--- BEGIN DATA IN THIS EXERCISE ---

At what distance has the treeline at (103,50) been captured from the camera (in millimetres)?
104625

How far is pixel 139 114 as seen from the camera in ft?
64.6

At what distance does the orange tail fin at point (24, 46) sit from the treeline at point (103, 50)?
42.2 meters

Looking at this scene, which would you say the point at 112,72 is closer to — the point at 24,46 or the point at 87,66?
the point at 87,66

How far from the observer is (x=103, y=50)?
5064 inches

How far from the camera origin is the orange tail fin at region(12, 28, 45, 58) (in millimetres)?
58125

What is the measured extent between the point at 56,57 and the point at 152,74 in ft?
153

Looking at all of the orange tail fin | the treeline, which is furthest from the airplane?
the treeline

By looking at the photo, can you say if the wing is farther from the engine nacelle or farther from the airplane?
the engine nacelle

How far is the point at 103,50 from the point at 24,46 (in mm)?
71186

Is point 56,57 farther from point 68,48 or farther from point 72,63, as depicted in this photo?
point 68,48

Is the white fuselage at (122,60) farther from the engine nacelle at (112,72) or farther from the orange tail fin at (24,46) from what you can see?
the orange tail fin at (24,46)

--- END DATA IN THIS EXERCISE ---
--- BEGIN DATA IN THIS EXERCISE ---

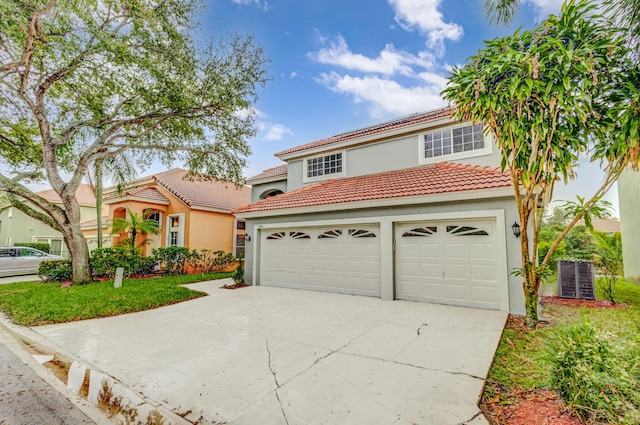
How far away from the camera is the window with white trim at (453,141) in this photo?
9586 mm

--- END DATA IN THIS EXERCISE ---

TASK DETAILS:
Write out the lines of the listing from the one containing "At what distance has" to the one containing "42.2 meters", both included, as a numbered list without the blank lines.

RESULT OF THIS EXERCISE:
1. At what distance has the treeline at (103,50) been captured from the camera (in millimetres)?
2. 104625
3. How far is pixel 139 114 as seen from the camera in ft?
4. 64.6
5. At what distance does the orange tail fin at point (24, 46) sit from the treeline at point (103, 50)?
6. 42.2 meters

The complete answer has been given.